August 1686 Abraham und Susanne schworen vor den Dragonaden ab
Als am 20. Oktober 1685, unter Ludwig XIV., das folgenschwere Revokationsedikt von Fontainebleau erklärt wurde und alle vorherigen Edikte, besonders das von Nantes, nichtig wurden, war jegliche Religionsausübung der Hugenotten, nunmehr unter Androhung schwerer Strafe an "Leibern und Gütern", verboten. Es begann eine Auswanderungsflut der Hugenotten aus Frankreich in nie geahnten Ausmaßen. Mit administrativen Maßnahmen, Überredung, Drohung und schließlich mit Gewalt, sollten die Hugenotten zum Übertritt zur alten Kirche gezwungen werden. Durch die ab 1680 angewandten "Dragonaden", die gewaltsamen Einquartierungen der königlichen Dragoner in den Hugenottengemeinden, wurden, wie auch schon vor der formellen Aufhebung des Edikts, zehntausende von Reformierten zur Flucht gezwungen. Das Revokationsedikt von Fontainebleau vom 22. Oktober 1685 beseitigte die letzten Rechte. Die Kirchen wurden zerstört, die Pfarrer des Landes verwiesen. Selbst private Versammlungen in hugenottischen Gemeinden wurden unter Strafe gestellt. Ebenso galt die Emigration aus Glaubensgründen als Verbrechen, das mit der Galeerenstrafe belegt wurde.
Am 21. Oktober 1685 (18. Sonntag nach Trinitatis) hielt Pfarrer Jeannet in der Gemeinde Courcelles-Chaussy seine letzte Predigt.
Am Donnerstag, den 29. August 1686 mußten 140 Familienhäupter, die als besonders gute Anhänger angesehen wurden, vor dem Lieutenant Général der Provinz erscheinen, welcher ihnen erklärte, daß der vom König gewährte Termin zu einem Rücktritt zur römisch-katholischen Kirche nunmehr abgelaufen sei und daß ihnen wie auch allen anderen Protestanten 48 Stunden Frist gewährt sei, abzuschwören. Wenn nicht, müßte jede Familie Dragoner als Einquartierung aufnehmen. Am übernächsten Tag wurden 6, 8, 12, 15 oder gar 18 Soldaten einquartiert. Sie mußten Bett und Nahrung erhalten. Ein großer Teil wich diesem Zwang und man rechnet mit ca. 1.200 Abschwörungen in den ersten Tagen in Metz. Für Courcelles-Chaussy wird die Zahl mit 325 angegeben.*13 Auch Familie Loyal schwor unter dem Druck der Dragonaden ab. Wir finden in der Abschwörungs-Liste vom 29. August 1686 in Landonvillers unter der Nr. 67 und 68 folgenden Eintrag: "Loial Abraham et sa femme Susanne Mathieu."*5 Wie andere Gemeindemitglieder beschloß die Familie, das Land zu verlassen. Die Entscheidung Hab und Gut zurückzulassen war sicher schwer. Der Aufbruch durfte nicht bekannt werden, es war verboten, das Land zu verlassen.

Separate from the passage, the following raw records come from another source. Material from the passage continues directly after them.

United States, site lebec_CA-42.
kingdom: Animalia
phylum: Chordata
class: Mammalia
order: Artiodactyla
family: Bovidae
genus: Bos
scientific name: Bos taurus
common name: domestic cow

Frühjahr 1687, die Familie flieht zu den Verwandten nach Ludweiler
Eine am Schluß des Lebenslaufes aufgeführte Tabelle ist ein Versuch, den Fluchtweg mit seinen Entfernungen und Problemen nachzuvollziehen. Wenn wir uns gedanklich in die damalige Zeit zurückversetzen, müssen wir berücksichtigen, daß die Familie Gepäck und Proviant mitnehmen mußte. Zeichnerische Darstellungen jener Zeit belegen, daß die Flüchtlinge ihre Habe meist mit zweiräderigen Handkarren beförderten, und, daß die Wege unbefestigt waren. Ein großes Problem war für die Ehefrau Susanne sicherlich die Versorgung der beiden kleinen Kinder (Daniel und Louis). Die täglich zurückgelegte Entfernung, dürfte deshalb im Durchschnitt wohl bei 10 Kilometern gelegen haben.

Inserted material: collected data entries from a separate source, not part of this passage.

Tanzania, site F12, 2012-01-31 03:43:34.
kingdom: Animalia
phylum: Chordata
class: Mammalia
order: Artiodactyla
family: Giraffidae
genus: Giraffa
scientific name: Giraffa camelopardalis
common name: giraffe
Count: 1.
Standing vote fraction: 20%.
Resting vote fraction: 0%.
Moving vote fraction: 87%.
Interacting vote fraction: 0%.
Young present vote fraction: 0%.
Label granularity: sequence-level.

"Der Weg zur nassauischen Tochtergemeinde Ludweiler (weitere Gemeinden, in die Loyals flohen, waren Annweiler und Limbach/Pfalz), war schon immer ein alter Weg über die Grenze, und noch heute kennen viele Bewohner diesen. Er wurde bis ins 18. Jh. hinein von den protestantischen Nachkommen benutzt. Der Weg ging vermutlich über Bionville, um bei Buschbon die alte Metzer Straße zu gewinnen. Man reiste des Nachts, weil man bei Tage in den zu durchwandernden Ortschaften viel zu leiden hatte, vom Übelwollen der Bevölkerung."*5 (Abb. 30, 33) Über diesen alten Weg ist sicher auch schon der Vorfahre Mangin Loyal (a I 3) mit seiner Familie um 1651 gewandert, um in die Gemeinde Annweiler zu gelangen, um dort als Dachdecker zu arbeiten.

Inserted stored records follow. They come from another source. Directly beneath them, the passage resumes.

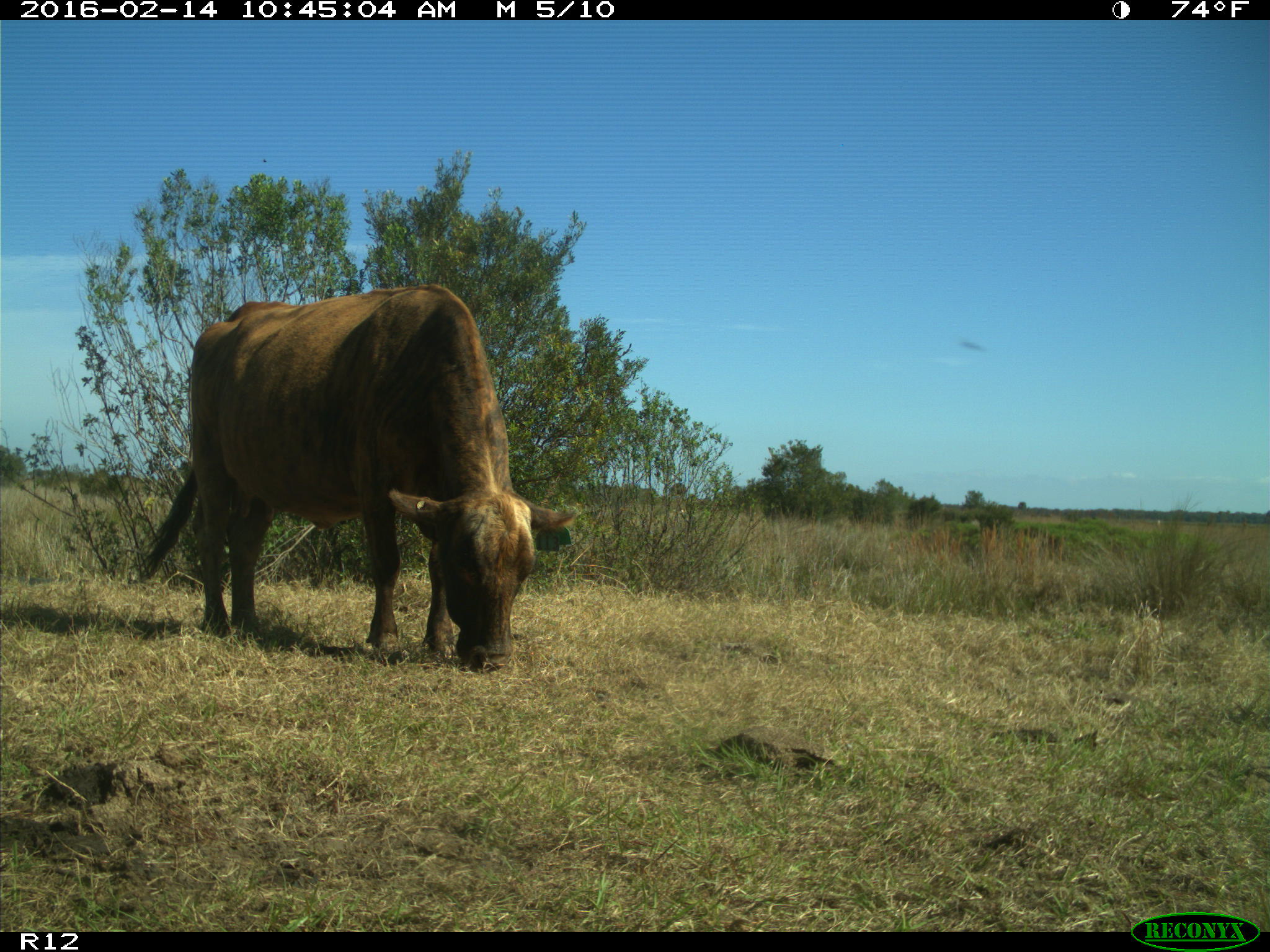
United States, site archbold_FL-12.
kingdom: Animalia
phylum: Chordata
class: Mammalia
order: Artiodactyla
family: Bovidae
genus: Bos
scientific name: Bos taurus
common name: domestic cow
Bos taurus (domestic cow).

Die Flucht der Familie Abraham Loyal dürfte wohl im Frühjahr 1687 gewesen sein. Durch eine Urkunde wissen wir, daß sein Besitz und Land bereits im Jahre 1688 öffentlich versteigert wurde. Im selben Jahr finden wir folgenden urkundlichen Vermerk über die Abwesenden und Geflüchteten von Courcelles-Chaussy und Landonvillers: "Abraham Loyal et Suzanne Mathieu, Daniel Blanbois (une maison, quatre jours de terre labourable avec un pre)."*14 Mit Daniel Blanbois (a III 19) ist Abrahams Stiefbruder gemeint.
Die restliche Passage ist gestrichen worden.